* **TEXTAUSZUG**:
----

Eine Zivilgesellschaft aus lauter Terroristen
Für kollektives Aufstoßen sorgte auch die geplante Streichung des Paragraphen 278c Abs.3 StGB. Es handelt sich um einen Paragraphen des Strafgesetzbuches der terroristische Aktivitäten eindeutig von zivilgesellschaftlichem Engagement für demokratische und rechtstaatliche Verhältnisse, sowie für Menschenrechte abgrenzt. Die Streichung hätte bewirkt dass etwa Demokratie- und Menschenrechtsaktivitsten gerichtlich als Terroristen eingestuft und auch bestraft werden könnten. Erfreulich ist an diesem Fall lediglich, dass die Regierung aufgrund des Widerstandes aus der Zivilgesellschaft, der Wissenschaft und der Opposition von der Streichung letztendlich Abstand nahm. Amnesty International Österreich zählt – neben mehr Demokratie!, Bündnis für Gemeinnützigkeit, Sozialwirtschaft Österreich und dem Ökobüro – zu jenen NGOs, die die geplante Strafrechtsreform mit Argusaugen mitverfolgten. Die Geschäftsführerin Annemarie Schlack erinnert in diesem Zusammenhang an die autokratischen Tendenzen in anderen Ländern: „Wir beobachten in vielen Ländern, wohin schwammige Terrorismusgesetze führen können: KritikerInnen werden eingeschüchtert, mundtot gemacht oder eingesperrt. Der Schutz von Menschenrechtsverteidigern in Österreich wäre so empfindlich geschwächt worden“.

----

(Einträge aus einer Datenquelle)

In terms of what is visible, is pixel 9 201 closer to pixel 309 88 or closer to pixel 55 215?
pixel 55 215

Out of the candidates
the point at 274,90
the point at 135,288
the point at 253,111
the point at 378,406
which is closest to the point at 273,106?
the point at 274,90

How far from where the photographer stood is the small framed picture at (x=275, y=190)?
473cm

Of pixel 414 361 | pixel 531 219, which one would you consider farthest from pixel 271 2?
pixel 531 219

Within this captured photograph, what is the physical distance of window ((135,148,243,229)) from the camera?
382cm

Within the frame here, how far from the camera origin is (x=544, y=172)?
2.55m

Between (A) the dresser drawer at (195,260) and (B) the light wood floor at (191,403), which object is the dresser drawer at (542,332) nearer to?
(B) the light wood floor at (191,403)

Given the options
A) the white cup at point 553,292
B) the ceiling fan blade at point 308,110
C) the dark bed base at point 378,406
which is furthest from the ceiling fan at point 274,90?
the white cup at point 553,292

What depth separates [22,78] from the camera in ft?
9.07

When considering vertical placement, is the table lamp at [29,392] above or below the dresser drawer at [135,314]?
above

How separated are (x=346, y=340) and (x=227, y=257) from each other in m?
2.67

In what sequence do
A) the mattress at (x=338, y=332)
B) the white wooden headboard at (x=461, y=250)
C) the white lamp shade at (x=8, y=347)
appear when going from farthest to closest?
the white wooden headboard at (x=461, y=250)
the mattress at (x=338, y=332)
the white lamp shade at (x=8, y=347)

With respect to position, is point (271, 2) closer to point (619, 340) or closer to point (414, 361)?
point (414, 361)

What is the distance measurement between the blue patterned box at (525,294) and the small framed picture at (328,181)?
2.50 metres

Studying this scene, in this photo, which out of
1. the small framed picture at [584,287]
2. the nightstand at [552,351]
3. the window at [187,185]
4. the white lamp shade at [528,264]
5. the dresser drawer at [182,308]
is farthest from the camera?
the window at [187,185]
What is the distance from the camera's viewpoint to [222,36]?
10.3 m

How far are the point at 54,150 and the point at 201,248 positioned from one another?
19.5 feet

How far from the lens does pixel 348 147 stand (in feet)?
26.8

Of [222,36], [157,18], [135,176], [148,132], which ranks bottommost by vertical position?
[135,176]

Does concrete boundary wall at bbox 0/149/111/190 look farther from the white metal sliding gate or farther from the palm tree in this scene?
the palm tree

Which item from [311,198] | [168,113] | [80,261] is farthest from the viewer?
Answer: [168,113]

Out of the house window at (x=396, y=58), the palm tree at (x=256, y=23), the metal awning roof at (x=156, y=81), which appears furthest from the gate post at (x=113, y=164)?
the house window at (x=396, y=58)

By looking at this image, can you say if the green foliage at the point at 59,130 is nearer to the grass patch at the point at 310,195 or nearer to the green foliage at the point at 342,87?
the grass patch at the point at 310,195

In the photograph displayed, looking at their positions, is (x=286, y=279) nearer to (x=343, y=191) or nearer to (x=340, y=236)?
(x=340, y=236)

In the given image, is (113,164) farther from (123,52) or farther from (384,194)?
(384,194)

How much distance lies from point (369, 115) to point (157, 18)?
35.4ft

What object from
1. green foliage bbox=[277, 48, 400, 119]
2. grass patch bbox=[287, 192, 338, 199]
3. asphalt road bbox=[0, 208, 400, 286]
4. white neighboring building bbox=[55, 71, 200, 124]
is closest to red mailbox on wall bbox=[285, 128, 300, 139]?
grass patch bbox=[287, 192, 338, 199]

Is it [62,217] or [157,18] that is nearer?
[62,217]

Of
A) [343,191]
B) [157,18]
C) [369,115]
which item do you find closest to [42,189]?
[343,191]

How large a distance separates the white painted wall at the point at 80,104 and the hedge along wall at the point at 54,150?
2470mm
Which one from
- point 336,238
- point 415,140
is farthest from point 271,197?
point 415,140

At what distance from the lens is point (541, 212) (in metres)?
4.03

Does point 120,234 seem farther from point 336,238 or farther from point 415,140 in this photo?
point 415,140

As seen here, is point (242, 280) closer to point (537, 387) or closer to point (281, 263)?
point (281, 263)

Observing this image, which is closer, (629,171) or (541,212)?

----

* **ÜBUNGSTEILE**:
a: Bitte fasse den Absatz des Textauszugs, der mit „Für kollektives Aufstoßen sorgte“ beginnt, als knappe Stichpunktliste zusammen und behalte dabei die wesentlichen Fakten bei.
b: Welche NGOs verfolgten laut dem Textauszug die geplante Strafrechtsreform mit Argusaugen? Zähle alle auf.
c: Aus welchem Grund nahm die Regierung laut dem Textauszug von der Streichung des Paragraphen Abstand?
Die Zeilen sind eigenständiges Material und gehören nicht zum Textauszug.

* **ERGEBNISSE**:
a:
- Geplant war die Streichung von § 278c Abs. 3 StGB.
- Dieser Paragraph grenzt terroristische Aktivitäten klar von zivilgesellschaftlichem Engagement für Demokratie, Rechtsstaatlichkeit und Menschenrechte ab.
- Ohne ihn hätten etwa Demokratie- und Menschenrechtsaktivisten gerichtlich als Terroristen eingestuft und bestraft werden können.
- Nach Widerstand aus Zivilgesellschaft, Wissenschaft und Opposition sah die Regierung von der Streichung ab.
- Mehrere NGOs verfolgten die Reform genau, darunter Amnesty International Österreich.
- Geschäftsführerin Annemarie Schlack warnte unter Verweis auf andere Länder vor schwammigen Terrorismusgesetzen, die zur Einschüchterung, Mundtotmachung oder Inhaftierung von Kritikern führen können.
- Laut Schlack wäre der Schutz von Menschenrechtsverteidigern in Österreich dadurch empfindlich geschwächt worden.

b:
- Amnesty International Österreich
- mehr Demokratie!
- Bündnis für Gemeinnützigkeit
- Sozialwirtschaft Österreich
- Ökobüro

c: Wegen des Widerstandes aus der Zivilgesellschaft, der Wissenschaft und der Opposition.